▶ [Scene question rows]:
<<<<

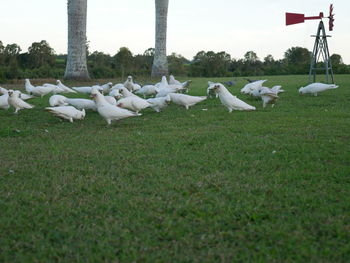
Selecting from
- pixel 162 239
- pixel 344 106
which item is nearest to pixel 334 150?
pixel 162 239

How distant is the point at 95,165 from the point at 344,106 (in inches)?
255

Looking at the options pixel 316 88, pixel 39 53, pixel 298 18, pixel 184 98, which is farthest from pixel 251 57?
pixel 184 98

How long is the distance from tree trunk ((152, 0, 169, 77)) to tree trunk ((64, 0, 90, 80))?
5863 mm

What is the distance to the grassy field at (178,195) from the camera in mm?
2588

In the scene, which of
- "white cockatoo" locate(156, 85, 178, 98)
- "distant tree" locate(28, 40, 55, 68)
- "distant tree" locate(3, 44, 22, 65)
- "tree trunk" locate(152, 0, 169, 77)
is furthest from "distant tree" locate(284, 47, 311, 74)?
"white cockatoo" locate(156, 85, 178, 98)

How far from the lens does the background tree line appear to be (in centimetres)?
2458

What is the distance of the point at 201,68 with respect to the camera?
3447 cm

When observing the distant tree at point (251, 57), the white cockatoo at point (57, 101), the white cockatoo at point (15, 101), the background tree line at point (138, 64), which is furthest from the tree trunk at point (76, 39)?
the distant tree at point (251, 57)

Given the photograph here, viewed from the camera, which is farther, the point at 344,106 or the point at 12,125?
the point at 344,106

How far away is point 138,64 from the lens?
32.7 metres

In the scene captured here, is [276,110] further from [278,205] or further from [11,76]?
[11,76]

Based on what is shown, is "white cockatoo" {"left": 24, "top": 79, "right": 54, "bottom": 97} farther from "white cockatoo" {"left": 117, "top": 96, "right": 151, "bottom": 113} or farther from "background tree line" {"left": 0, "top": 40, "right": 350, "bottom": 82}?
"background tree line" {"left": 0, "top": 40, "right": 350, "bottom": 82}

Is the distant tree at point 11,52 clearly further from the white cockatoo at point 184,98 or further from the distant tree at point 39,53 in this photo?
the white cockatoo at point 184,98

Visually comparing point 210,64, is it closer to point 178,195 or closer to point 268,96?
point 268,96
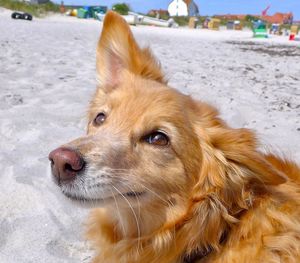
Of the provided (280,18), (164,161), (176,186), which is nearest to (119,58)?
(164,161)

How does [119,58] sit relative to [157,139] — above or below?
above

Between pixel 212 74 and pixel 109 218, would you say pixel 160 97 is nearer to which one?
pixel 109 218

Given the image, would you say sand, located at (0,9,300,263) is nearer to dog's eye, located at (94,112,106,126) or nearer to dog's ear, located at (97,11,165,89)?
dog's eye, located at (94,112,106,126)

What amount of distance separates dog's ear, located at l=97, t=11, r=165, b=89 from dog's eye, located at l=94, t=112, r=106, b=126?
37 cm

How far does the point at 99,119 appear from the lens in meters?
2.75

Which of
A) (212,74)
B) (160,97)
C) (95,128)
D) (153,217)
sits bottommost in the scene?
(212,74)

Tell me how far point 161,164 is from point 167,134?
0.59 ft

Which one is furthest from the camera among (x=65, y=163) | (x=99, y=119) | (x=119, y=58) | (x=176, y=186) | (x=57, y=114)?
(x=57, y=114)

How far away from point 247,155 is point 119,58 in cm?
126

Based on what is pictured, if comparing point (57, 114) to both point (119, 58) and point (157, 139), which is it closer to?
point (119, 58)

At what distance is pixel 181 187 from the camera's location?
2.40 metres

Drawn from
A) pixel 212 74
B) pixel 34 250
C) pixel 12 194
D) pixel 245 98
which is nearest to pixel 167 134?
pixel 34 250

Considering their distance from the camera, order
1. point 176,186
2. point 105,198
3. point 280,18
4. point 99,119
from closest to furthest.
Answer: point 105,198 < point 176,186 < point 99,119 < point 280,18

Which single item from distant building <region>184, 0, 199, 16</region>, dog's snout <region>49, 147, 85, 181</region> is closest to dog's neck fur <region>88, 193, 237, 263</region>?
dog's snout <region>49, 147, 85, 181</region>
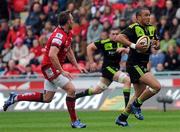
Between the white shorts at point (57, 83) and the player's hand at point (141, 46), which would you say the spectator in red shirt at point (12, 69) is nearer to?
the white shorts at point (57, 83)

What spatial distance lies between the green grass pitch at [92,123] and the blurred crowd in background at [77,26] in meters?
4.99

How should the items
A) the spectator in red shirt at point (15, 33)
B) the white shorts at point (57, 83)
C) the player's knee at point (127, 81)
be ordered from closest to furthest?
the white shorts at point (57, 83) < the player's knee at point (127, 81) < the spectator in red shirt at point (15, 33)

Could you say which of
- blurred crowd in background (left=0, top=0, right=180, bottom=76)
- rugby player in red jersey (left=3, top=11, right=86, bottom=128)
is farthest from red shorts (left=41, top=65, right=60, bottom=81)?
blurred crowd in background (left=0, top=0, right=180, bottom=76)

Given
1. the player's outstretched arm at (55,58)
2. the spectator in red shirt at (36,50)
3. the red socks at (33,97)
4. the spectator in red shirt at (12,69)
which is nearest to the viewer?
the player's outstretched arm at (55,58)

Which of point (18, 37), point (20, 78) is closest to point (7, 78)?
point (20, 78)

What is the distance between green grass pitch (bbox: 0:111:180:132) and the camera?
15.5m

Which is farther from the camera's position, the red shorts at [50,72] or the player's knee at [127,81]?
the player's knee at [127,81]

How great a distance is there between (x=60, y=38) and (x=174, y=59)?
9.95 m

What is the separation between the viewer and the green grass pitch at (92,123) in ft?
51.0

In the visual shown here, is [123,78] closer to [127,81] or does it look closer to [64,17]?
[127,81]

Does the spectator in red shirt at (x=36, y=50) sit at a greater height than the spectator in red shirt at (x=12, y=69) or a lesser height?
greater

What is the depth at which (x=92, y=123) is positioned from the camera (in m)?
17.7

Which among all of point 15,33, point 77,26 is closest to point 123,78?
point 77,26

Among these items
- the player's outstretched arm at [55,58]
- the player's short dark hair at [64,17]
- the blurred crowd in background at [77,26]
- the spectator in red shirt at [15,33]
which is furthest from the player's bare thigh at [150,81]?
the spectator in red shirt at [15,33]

>>>>

Please quote every row above word for word, leaving out the pictures.

▶ [RESULT OF THE TASK]:
Selecting from
- pixel 162 239
- pixel 344 106
which item is nearest to pixel 334 150?
pixel 162 239

How distant is the point at 95,165 from the point at 344,106 (in inches)?
255

Looking at the options pixel 316 88, pixel 39 53, pixel 298 18, pixel 184 98, which is farthest from pixel 251 57?
pixel 184 98

How long is the distance from tree trunk ((152, 0, 169, 77)) to tree trunk ((64, 0, 90, 80))?
5863 mm

What is the distance to the grassy field at (178,195) from the camera in mm?
2588

In the scene, which of
- "white cockatoo" locate(156, 85, 178, 98)
- "distant tree" locate(28, 40, 55, 68)
- "distant tree" locate(3, 44, 22, 65)
- "tree trunk" locate(152, 0, 169, 77)
is furthest from "distant tree" locate(284, 47, 311, 74)?
"white cockatoo" locate(156, 85, 178, 98)

How far from the lens does the background tree line appear to be (in centimetres)?
2458

What is the distance of the point at 201,68 with respect to the camera?
3447 cm

When observing the distant tree at point (251, 57), the white cockatoo at point (57, 101), the white cockatoo at point (15, 101), the background tree line at point (138, 64), which is furthest from the tree trunk at point (76, 39)?
the distant tree at point (251, 57)

Given the photograph here, viewed from the camera, which is farther, the point at 344,106 or the point at 12,125?
the point at 344,106

How far away is point 138,64 from the lens?
32.7 metres

In the scene captured here, is [276,110] further from [278,205] or further from [11,76]?
[11,76]

Based on what is shown, is "white cockatoo" {"left": 24, "top": 79, "right": 54, "bottom": 97} farther from "white cockatoo" {"left": 117, "top": 96, "right": 151, "bottom": 113} or farther from "background tree line" {"left": 0, "top": 40, "right": 350, "bottom": 82}?
"background tree line" {"left": 0, "top": 40, "right": 350, "bottom": 82}

Is the distant tree at point 11,52 clearly further from the white cockatoo at point 184,98 or further from the distant tree at point 39,53 in this photo?
the white cockatoo at point 184,98

Visually comparing point 210,64, is it closer to point 178,195 or closer to point 268,96?
point 268,96
Of the provided (280,18), (164,161), (176,186), which is nearest to (119,58)?
(164,161)

How does [119,58] sit relative to [157,139] — above or below?
above

Between pixel 212 74 and pixel 109 218, would you say pixel 160 97 is nearer to which one?
pixel 109 218

Given the image, would you say sand, located at (0,9,300,263) is nearer to dog's eye, located at (94,112,106,126) or nearer to dog's ear, located at (97,11,165,89)?
dog's eye, located at (94,112,106,126)

What amount of distance separates dog's ear, located at l=97, t=11, r=165, b=89 from dog's eye, located at l=94, t=112, r=106, b=126?
37 cm

How far does the point at 99,119 appear from the lens in meters?
2.75

Which of
A) (212,74)
B) (160,97)
C) (95,128)
D) (153,217)
sits bottommost in the scene?
(212,74)

Tell me how far point 161,164 is from point 167,134?
0.59 ft

Which one is furthest from the camera among (x=65, y=163) | (x=99, y=119) | (x=119, y=58) | (x=176, y=186) | (x=57, y=114)?
(x=57, y=114)

How far away from point 247,155 is point 119,58 in cm?
126

Based on what is pictured, if comparing point (57, 114) to both point (119, 58) and point (157, 139), which is it closer to?
point (119, 58)

At what distance is pixel 181 187 from the camera's location?
2.40 metres

Drawn from
A) pixel 212 74
B) pixel 34 250
C) pixel 12 194
D) pixel 245 98
which is nearest to pixel 167 134?
pixel 34 250

Considering their distance from the camera, order
1. point 176,186
2. point 105,198
3. point 280,18
4. point 99,119
from closest to furthest.
Answer: point 105,198 < point 176,186 < point 99,119 < point 280,18

Which single item from distant building <region>184, 0, 199, 16</region>, dog's snout <region>49, 147, 85, 181</region> is closest to dog's neck fur <region>88, 193, 237, 263</region>?
dog's snout <region>49, 147, 85, 181</region>
Between the white shorts at point (57, 83) and the player's hand at point (141, 46), which would you say the spectator in red shirt at point (12, 69) is nearer to?
the white shorts at point (57, 83)

What spatial distance lies between the green grass pitch at [92,123] and the blurred crowd in background at [77,26] in meters?
4.99

How should the items
A) the spectator in red shirt at point (15, 33)
B) the white shorts at point (57, 83)
C) the player's knee at point (127, 81)
be ordered from closest to furthest?
the white shorts at point (57, 83) < the player's knee at point (127, 81) < the spectator in red shirt at point (15, 33)

Could you say which of
- blurred crowd in background (left=0, top=0, right=180, bottom=76)
- rugby player in red jersey (left=3, top=11, right=86, bottom=128)
is farthest from red shorts (left=41, top=65, right=60, bottom=81)?
blurred crowd in background (left=0, top=0, right=180, bottom=76)

Given
1. the player's outstretched arm at (55,58)
2. the spectator in red shirt at (36,50)
3. the red socks at (33,97)
4. the spectator in red shirt at (12,69)
which is nearest to the viewer?
the player's outstretched arm at (55,58)

Which of point (18, 37), point (20, 78) is closest to point (7, 78)?
point (20, 78)

What is the distance between green grass pitch (bbox: 0:111:180:132) and the camera?
15.5m

Which is farther from the camera's position, the red shorts at [50,72] or the player's knee at [127,81]?
the player's knee at [127,81]

How great a distance is there between (x=60, y=38) and (x=174, y=59)?
9.95 m

What is the separation between the viewer and the green grass pitch at (92,123) in ft?
51.0

In the visual shown here, is [123,78] closer to [127,81] or does it look closer to [64,17]?
[127,81]

Does the spectator in red shirt at (x=36, y=50) sit at a greater height than the spectator in red shirt at (x=12, y=69) or a lesser height?
greater

What is the depth at which (x=92, y=123) is positioned from the camera (in m)?
17.7

Which among all of point 15,33, point 77,26 is closest to point 123,78?
point 77,26

Among these items
- the player's outstretched arm at [55,58]
- the player's short dark hair at [64,17]
- the blurred crowd in background at [77,26]
- the spectator in red shirt at [15,33]
which is furthest from the player's bare thigh at [150,81]?
the spectator in red shirt at [15,33]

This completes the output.